1 Introduction

Deep learning is becoming widely used for various classification tasks in collider physics (see e.g., Refs. [1,2,3,4,5,6]). One of the core benefits of deep learning over traditional analysis techniques is that it is able to identify patterns in very high-dimensional feature spaces. At the Large Hadron Collider (LHC), such low-level inputs are dominated by hadronic activity. Most machine learning approaches are trained using Parton Shower Monte Carlo (PSMC) simulations that produce exclusive final states with the same complexity as real data [7]. However, there are significant variations between PSMCs due to the large number of perturbative and non-perturbative modeling assumptions.

These variations lead to potential biases and suboptimal sensitivity in data analyses [8]. A bias occurs when the simulation model used for inference (given an analysis strategy) is not the same as nature. There is a large and growing literature on methods to reduce biases from PSMC model variations through decorrelation [9,10,11,12] and other approaches [13,14,15]. A key challenge with modeling uncertainties in contrast to experimental uncertainties is that they are often estimated by comparing two simulations. This difference does not have a statistical origin and may not be the full uncertainty, so caution is required to reduce the uncertainty through automated approaches [16]. A general solution to estimating (and then reducing) systematic uncertainties from PSMC variations is still an active area of research and development.Footnote 1

In principle, the same challenge exists when quantifying suboptimal performance due to PSMC variations. Suboptimal performance occurs when the simulation model used for training a machine learning model is different than nature. While not directly a source of systematic uncertainty, this suboptimality has important consequences for the physics program of the LHC. To quantify the suboptimality, one could compare different PSMC models, as is done for determine the systematic uncertainty. This has the same unsatisfying properties as described above.

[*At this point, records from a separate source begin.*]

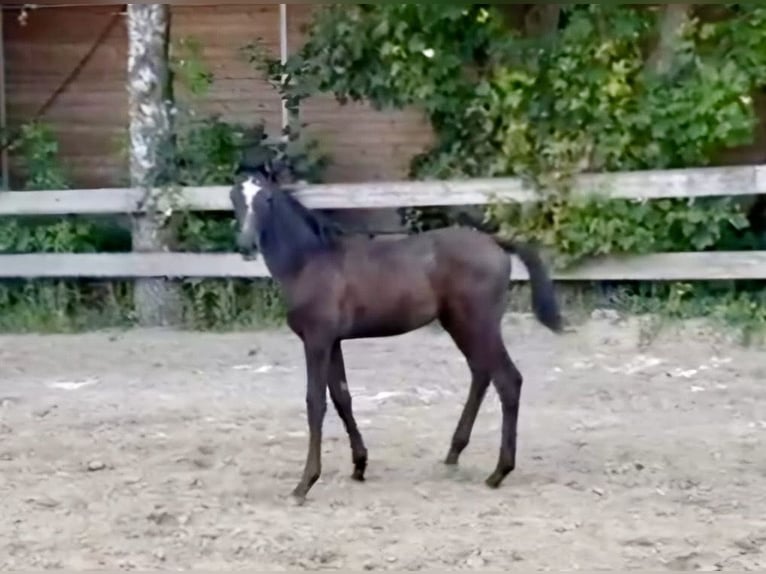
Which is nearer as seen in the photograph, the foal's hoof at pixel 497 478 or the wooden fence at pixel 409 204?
the foal's hoof at pixel 497 478

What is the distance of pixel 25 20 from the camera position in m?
11.4

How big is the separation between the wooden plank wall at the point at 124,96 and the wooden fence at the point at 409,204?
1163 millimetres

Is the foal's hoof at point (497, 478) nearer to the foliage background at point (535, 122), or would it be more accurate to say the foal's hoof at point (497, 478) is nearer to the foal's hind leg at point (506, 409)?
the foal's hind leg at point (506, 409)

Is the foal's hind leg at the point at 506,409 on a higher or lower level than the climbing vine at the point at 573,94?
lower

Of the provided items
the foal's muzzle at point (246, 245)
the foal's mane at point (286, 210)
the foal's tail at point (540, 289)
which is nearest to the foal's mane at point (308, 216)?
the foal's mane at point (286, 210)

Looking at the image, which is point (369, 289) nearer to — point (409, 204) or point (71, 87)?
point (409, 204)

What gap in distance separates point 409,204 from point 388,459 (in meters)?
4.08

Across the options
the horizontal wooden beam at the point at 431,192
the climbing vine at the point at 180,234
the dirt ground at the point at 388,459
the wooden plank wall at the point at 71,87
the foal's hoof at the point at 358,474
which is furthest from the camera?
the wooden plank wall at the point at 71,87

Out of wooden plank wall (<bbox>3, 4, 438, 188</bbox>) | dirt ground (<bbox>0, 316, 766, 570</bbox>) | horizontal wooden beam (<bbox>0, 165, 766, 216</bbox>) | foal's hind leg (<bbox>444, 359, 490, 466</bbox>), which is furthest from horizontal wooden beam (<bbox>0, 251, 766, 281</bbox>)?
foal's hind leg (<bbox>444, 359, 490, 466</bbox>)

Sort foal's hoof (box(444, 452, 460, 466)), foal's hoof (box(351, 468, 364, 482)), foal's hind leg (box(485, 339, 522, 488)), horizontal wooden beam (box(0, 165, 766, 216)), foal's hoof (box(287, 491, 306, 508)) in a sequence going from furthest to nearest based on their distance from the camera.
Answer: horizontal wooden beam (box(0, 165, 766, 216)) < foal's hoof (box(444, 452, 460, 466)) < foal's hoof (box(351, 468, 364, 482)) < foal's hind leg (box(485, 339, 522, 488)) < foal's hoof (box(287, 491, 306, 508))

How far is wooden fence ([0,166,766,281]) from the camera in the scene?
936cm

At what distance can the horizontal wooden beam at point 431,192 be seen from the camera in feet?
30.7

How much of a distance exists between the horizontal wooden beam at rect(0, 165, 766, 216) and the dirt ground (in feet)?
3.63

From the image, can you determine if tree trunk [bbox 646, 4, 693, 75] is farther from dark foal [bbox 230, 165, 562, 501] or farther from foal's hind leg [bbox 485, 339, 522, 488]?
foal's hind leg [bbox 485, 339, 522, 488]
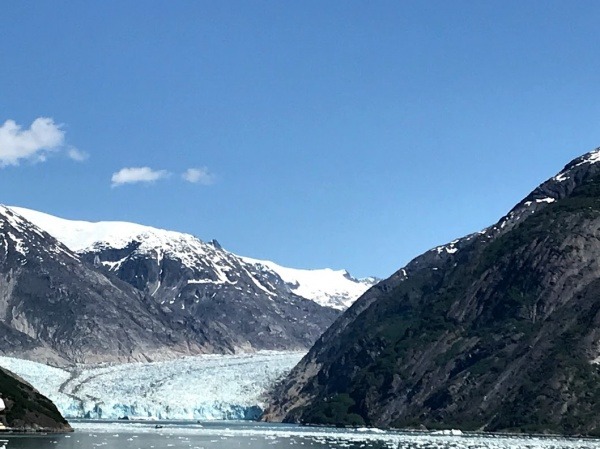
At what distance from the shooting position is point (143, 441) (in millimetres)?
125125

However, there have been a number of hints in the literature that the suboptimality due to PSMC variations may actually be small. For example, Ref. [19] observed that training a quark versus gluon jet classifier with the Herwig [20] PSMC and then applying it to jets simulated with the Pythia [21] PSMC has nearly the same performance as training with Pythia and also testing on Pythia (with a statistically identical, but independent dataset). This small difference in performance is contrasted to the large difference in performance when testing on jets from Herwig. A similar result was observed in the context of signal jets in Ref. [22]. From these observations, we conjecture that the deep learning models are learning universal properties of quantum chromodynamics (QCD). We hypothesis that the performance gaps present when the test sets differ simply reflects variations in the amount of QCD radiation, but not the type of information that is useful for discrimination.

To build intuition for this conjecture, consider the case of quark versus gluon jet tagging. At leading logarithmic (LL) order and considering only infrared and collinear safe observables, the optimal classifier is simply iterated-soft-drop multiplicity inside the jet [23]. This statement is true independent of the strong coupling constant, \(\alpha _s\). However, common metrics of performance such as the Area Under the Curve (AUC) depend on \(\alpha _s\);Footnote 2 when there are more emissions (higher \(\alpha _s\)), the quark and gluon perturbative multiplicity distributions are more separable. In particular, at LL, perturbative multiplicity is a Poisson random variable with a mean that is proportional to a color factor multiplied by \(\alpha _s\). As \(\alpha _s\) grows, the gluon distribution grows significantly faster than the quark one:

$$\begin{aligned} \frac{\mu _g-\mu _q}{\sqrt{\sigma _g^2+\sigma _q^2}}&\sim \frac{\alpha _s(C_F-C_A)}{\sqrt{\alpha _s C_F+\alpha _s C_A}}\propto \sqrt{\alpha _s}\,, \end{aligned}$$
(1.1)

where \(C_F=4/3\) (\(C_A=3\)) is the quark (gluon) color factor. Imagine that two PSMCs had the same physics approximations, but different values of \(\alpha _s\). They would find the same classifier and thus if the test set is the same, the performance would be the same.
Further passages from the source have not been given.